▸ **WHAT IS EXPECTED**: Reproduce the entries in full. Exclude all images from the copy.

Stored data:
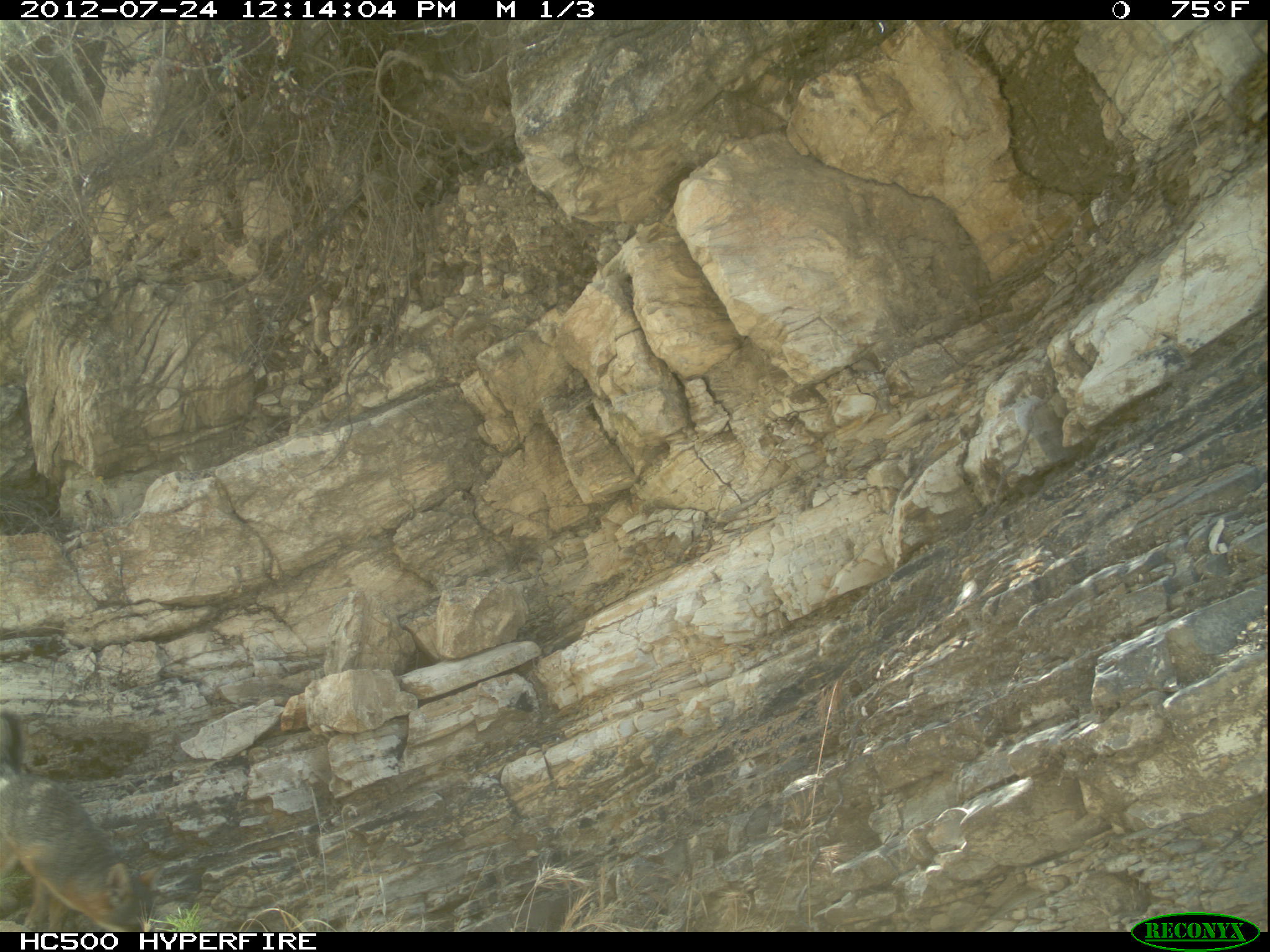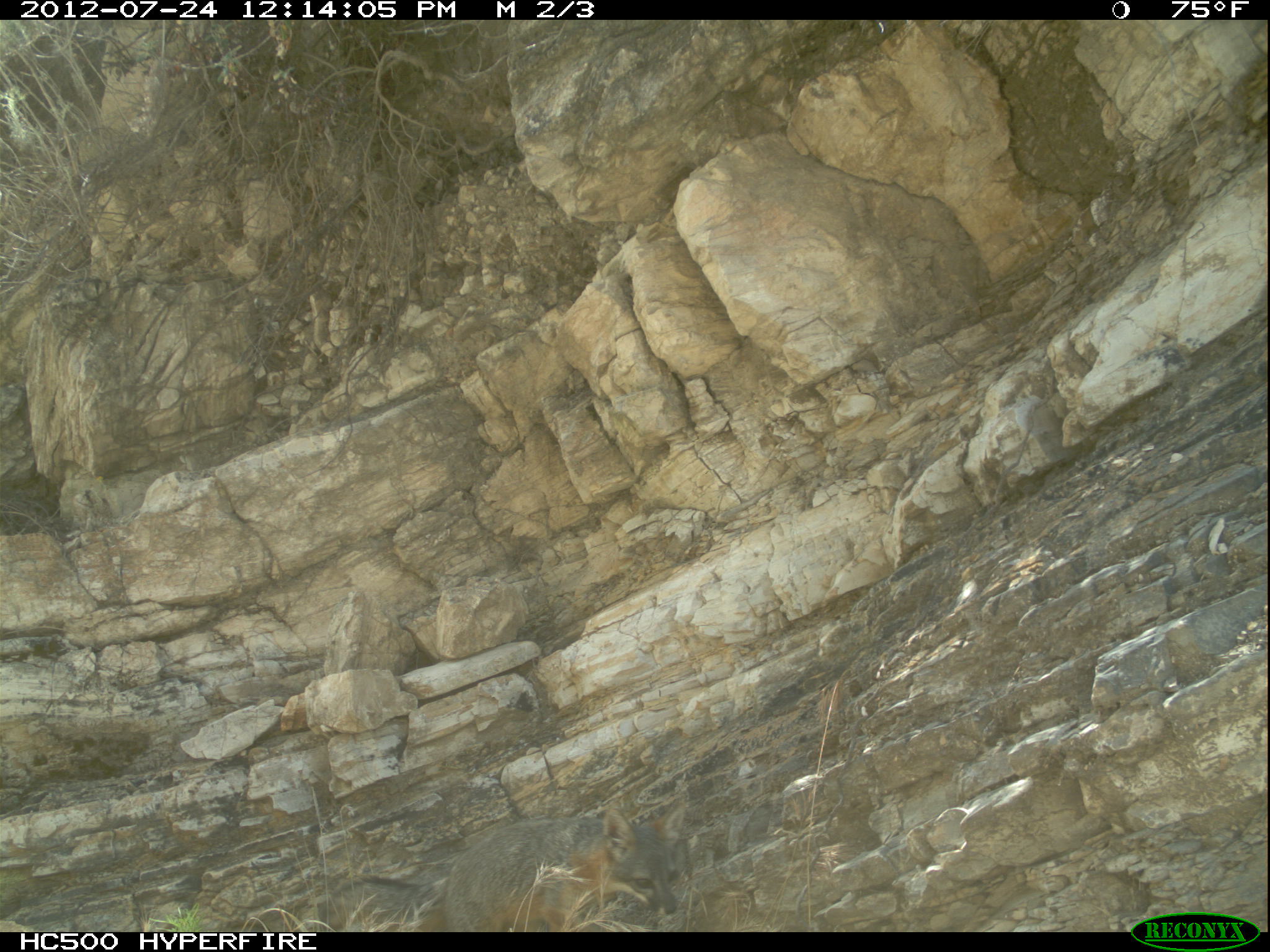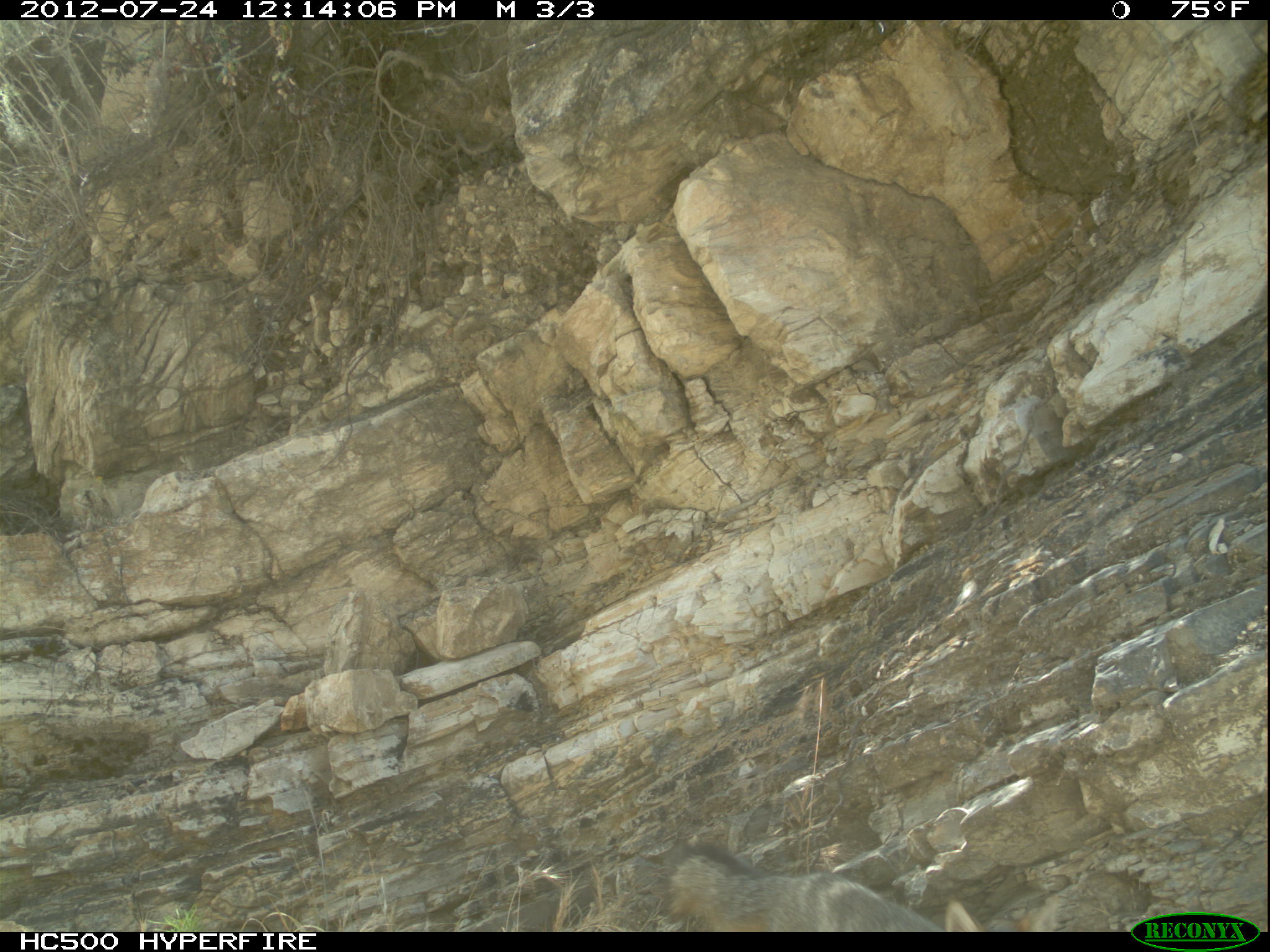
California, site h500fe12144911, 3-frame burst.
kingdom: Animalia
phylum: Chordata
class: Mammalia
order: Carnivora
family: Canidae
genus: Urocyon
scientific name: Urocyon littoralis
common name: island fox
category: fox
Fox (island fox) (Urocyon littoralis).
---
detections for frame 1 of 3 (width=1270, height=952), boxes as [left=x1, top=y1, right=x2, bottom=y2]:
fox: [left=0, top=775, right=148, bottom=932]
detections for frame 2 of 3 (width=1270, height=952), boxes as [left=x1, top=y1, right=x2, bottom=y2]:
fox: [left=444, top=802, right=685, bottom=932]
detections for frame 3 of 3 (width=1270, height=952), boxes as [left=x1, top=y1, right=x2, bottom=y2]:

▸ **EXERCISE SOLUTION**:
California, site h500fe12144911, 3-frame burst.
kingdom: Animalia
phylum: Chordata
class: Mammalia
order: Carnivora
family: Canidae
genus: Urocyon
scientific name: Urocyon littoralis
common name: island fox
category: fox
Fox (island fox) (Urocyon littoralis).
---
detections for frame 1 of 3 (width=1270, height=952), boxes as [left=x1, top=y1, right=x2, bottom=y2]:
fox: [left=0, top=775, right=148, bottom=932]
detections for frame 2 of 3 (width=1270, height=952), boxes as [left=x1, top=y1, right=x2, bottom=y2]:
fox: [left=444, top=802, right=685, bottom=932]
detections for frame 3 of 3 (width=1270, height=952), boxes as [left=x1, top=y1, right=x2, bottom=y2]:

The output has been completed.